TPG’s recent deal for ed-tech startup EverFi reflects an emerging trend that one partner says the firm is well positioned to exploit.
That trend, said TPG Partner Nehal Raj, is more cross-pollination between what would traditionally be thought of as growth equity and buyouts.
In other words, more companies that have previously chosen to go public — those that are VC- and growth-equity-backed — may increasingly opt to sell to private equity, said Raj, who leads the firm’s investments in the tech arena for both TPG Capital and TPG Growth.
At the same time, PE historically hasn’t invested in “growthy” companies where leverage or cash flow is minimal, he said.
Steady increase
The past decade saw the number of PE buyouts of VC-backed tech companies in the U.S. steadily increase, PitchBook data shows.
This year is on course to produce more than 80 such deals, based on the 43 transactions the data provider tracked in the first half. Some 80 percent of the 43 buyouts were in software.

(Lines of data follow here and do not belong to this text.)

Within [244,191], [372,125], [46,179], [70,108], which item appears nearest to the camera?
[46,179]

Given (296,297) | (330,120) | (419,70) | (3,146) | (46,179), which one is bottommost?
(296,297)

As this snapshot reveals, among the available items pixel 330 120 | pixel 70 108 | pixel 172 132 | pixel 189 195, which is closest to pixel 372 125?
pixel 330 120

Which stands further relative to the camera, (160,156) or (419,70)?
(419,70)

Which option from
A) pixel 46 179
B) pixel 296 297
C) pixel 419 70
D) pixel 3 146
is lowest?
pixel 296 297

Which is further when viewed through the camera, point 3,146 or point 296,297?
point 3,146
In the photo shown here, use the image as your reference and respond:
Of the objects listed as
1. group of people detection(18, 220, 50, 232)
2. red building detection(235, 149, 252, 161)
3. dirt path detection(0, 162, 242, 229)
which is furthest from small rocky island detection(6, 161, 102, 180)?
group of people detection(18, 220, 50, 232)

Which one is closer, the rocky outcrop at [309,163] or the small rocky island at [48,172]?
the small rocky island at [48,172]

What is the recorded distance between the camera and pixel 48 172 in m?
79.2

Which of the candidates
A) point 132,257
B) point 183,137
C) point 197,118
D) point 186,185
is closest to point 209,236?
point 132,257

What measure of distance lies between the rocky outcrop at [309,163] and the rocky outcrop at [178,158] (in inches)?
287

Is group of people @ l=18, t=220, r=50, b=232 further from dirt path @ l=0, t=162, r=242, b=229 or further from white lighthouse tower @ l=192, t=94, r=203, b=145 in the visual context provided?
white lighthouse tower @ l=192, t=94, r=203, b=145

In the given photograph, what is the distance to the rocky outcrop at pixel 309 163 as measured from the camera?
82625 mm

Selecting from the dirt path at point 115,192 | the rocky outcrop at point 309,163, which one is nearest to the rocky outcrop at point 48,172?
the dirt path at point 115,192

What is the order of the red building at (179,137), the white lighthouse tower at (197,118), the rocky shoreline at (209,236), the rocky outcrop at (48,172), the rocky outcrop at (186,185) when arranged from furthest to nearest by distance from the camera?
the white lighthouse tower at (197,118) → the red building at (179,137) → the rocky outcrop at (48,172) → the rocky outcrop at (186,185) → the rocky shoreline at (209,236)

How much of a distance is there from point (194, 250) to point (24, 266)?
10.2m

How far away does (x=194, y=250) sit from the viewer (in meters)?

That compares with 71 deals of this structure in 2016, 35 in 2012 and 18 in 2007, according to PitchBook.
Raj pointed to TPG’s April investment in EverFi, the firm’s first investment out of Rise Fund, its newly launched social-impact fund. The provider of digital learning software-as-a-service in late April raised $190 million, $150 million of which came from Rise Fund and TPG Growth.
“NEA had been in it awhile,” Raj said, referring to one of EverFi’s earliest investors, New Enterprise Associates. “Management didn’t want to sell to a strategic and didn’t think it was the right time to go public. We had just raised Rise, which resonated with the mission orientation of EverFi, and allowed us to negotiate a deal one-off.”
“EverFi went from having many smaller shareholders to one large controlling shareholder — us,” he went on. “It’s not a deal type we’ve really seen in large volumes yet, but I suspect we will see more deals like this in the future.”
Indeed. Many of the buyouts PitchBook tracked involve more than one new investor.
Other recent platform plays by bulge-bracket firms include Vista Equity Partners’ May purchase of a majority stake in Zapproved, the VC-backed provider of e-discovery software for corporate legal teams. The February sale of VC-backed payments startup Revel Systems to Welsh, Carson, Anderson and Stowe is another notable deal.
A wave of VC-funded software players hitting the market is precisely what Boston Consulting Group predicted in a May report. The firm estimated that VC investors from 2017 through 2021 will exit 900 late-stage software investments through sales, 200 of which will go to PE.
As additional EverFi-like opportunities present themselves, TPG’s multipronged approach could prove advantageous.
One differentiator for TPG, Raj said, is that the same tech team is investing out of three different funds with three different mandates: TPG Capital, its flagship fund; TPG Growth, its growth-equity fund; and Rise Fund.
“That allows us within different quarters or different years to shift our attention to whatever is most interesting,” Raj said. “If the big buyout market is really frothy because leverage is readily available, we may find more opportunities on the growth side, and vice-versa. The ability as one tech team to see the whole spectrum and make a decision where we want to play is unique.”
McAfee deal
The advantages of being able to invest in both startups and mature companies in a specific vertical was evident when TPG shelled out $3.1 billion in a proprietary deal for McAfee. The deal, led by Raj’s colleague, TPG Partner Bryan Taylor, represented the sixth largest sponsor-backed transaction to close in Q2.
“A big reason we were able to approach Intel with a lot of credibility and confidence is because we knew what other disruptive companies were doing, having invested in two of them,” Zscaler and Tanium, Raj said.
TPG Growth’s investments in the pair of cybersecurity startups came in 2015. Less than two years later, TPG Capital and Intel said they planned to jointly invest in the cybersecurity spinout of the latter. TPG assumed a 51 percent stake in McAfee in a deal that valued the new company at $4.2 billion.